I wish I had an awesome intro for this. I was mostly excited to write this entry… though, the techniques are fairly well known. I totally have no problem repeating good techniques, because… you are going to forget you read it in some other blog 2 years ago anyway But as I got into creating the sample pbix file… things didn’t really go that well. Pretty sure we are hitting some bugs in Power BI (yes, I have reported them!)… but we can mostly work around them. Mostly.
Anyway, Segmentation, Categorization, ABC Analysis… whatever you want to call it… these can be a really powerful way of looking at your data. Maybe you want to break out your sales by “Top 15%”, “Bottom 15” and “The Big Middle”. Or maybe you want too look at “Sales under $100”, “Sales under $1000” and “More”. Whatever it is… you have decided to segment your data.
Before digging in, let’s get something out of the way early… You need this segmentation to live in a calculated column… not a measure (or calculated field or whatever you like to call it). The reason is that you are very likely to want to put this on a slicer or the axis of your chart… so that you can see the breakout. You can’t do that with a measure! See what Ron Weasley has to say on the subject here: http://tinylizard.com/calculated-fields-vs-calculated-columns/
Also note that Microsoft has released a custom visual at the usual place https://app.powerbi.com/visuals/ which depending on your needs might let you skip all this madness It would appear that the Histogram visual (at right) is able to break things out into buckets for you… magically and dynamically, and if that is all you need, try that out.
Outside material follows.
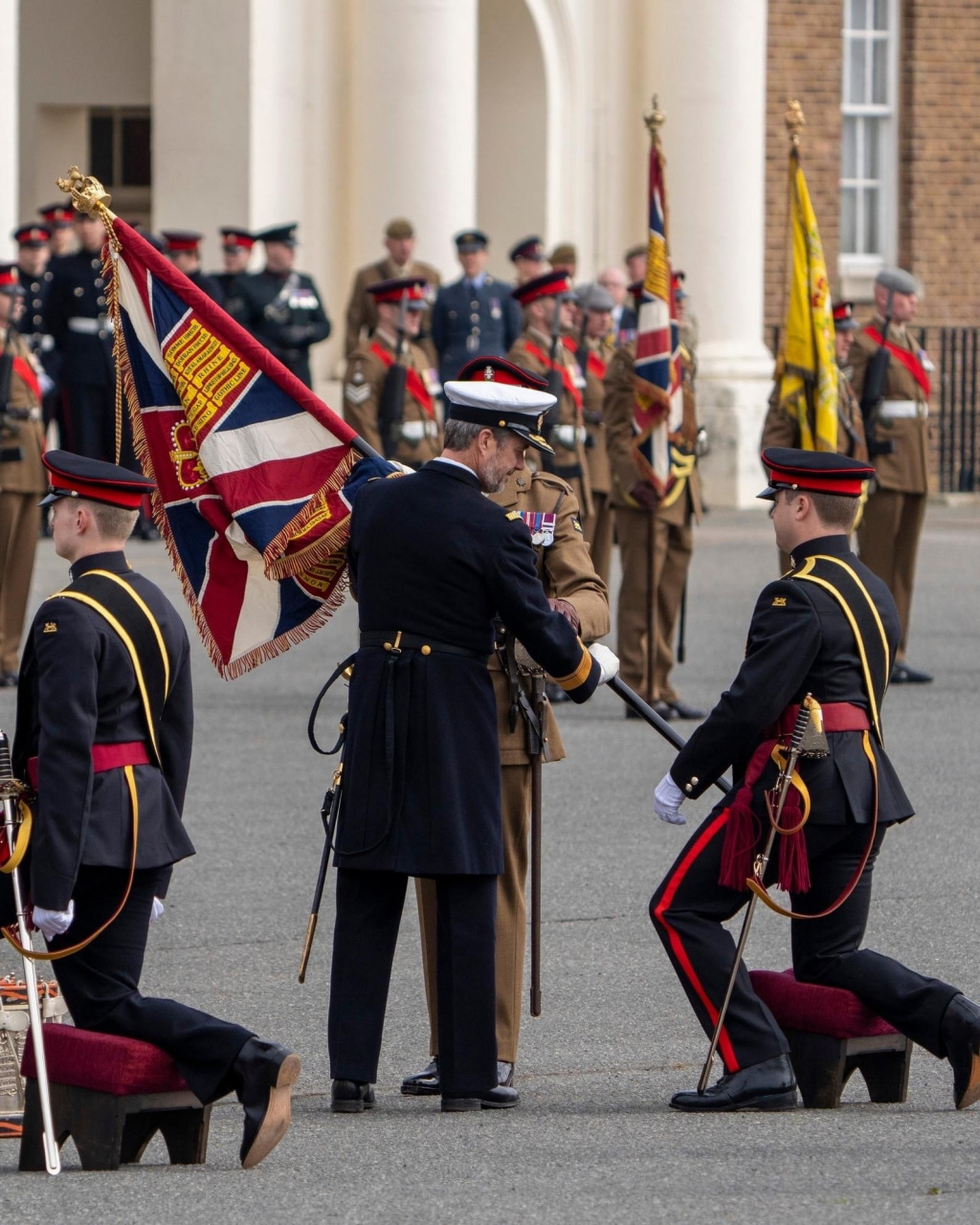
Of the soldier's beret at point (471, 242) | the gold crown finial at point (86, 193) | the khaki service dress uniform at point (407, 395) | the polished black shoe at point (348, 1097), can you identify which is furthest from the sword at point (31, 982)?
the soldier's beret at point (471, 242)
Then let me know how well it works.
Get Some Data
Here in the states, the NBA Championship tournament between the evil Cleveland Cavaliers and the heroic Golden State Warriors just ended in a sad defeat for the Warriors. With that fresh on my mind, I went out and grabbed some statistics from this espn site. Using the feature of Power BI that is not called Power Query made it super easy to pull in the data and do a bit of cleanup. Player, Team, Games Played, 3 pointers made and attempted, 2 pointers attempted and made.
I’m going to be a lazy a bit… and not show the creation of a calculated column “points per game” :
PPG = (Stats[3PM] * 3 + Stats[2PM] * 2) / Stats[GP]
Setup Your Lookup Table
I really dig the new “Enter Data” button they recently added to the ribbon. It works just like you think it would… opens a dialog that has a grid to enter your data, and you can happily add rows/columns. I used this to setup my segments… the only way it is possible at all. Just kidding, I totally picked random segments… we are going to have 4 “buckets” of Point Per Game… loser butts that score less than 10 pts per game, all the way up to rock stars that score more than 20 per game.
I suppose I didn’t bother explaining why we are creating this lookup table. Let’s do that…
So, realize that you don’t “have to”. You could totally add a calculated column to your Stats table, that had something like:
= IF (Stats[PPG] < 10, “<10”, IF (Stats[PPG] < 15, “10-15”, IF (Stats[PPG] < 20, “15-20”, “>20” ))))))))))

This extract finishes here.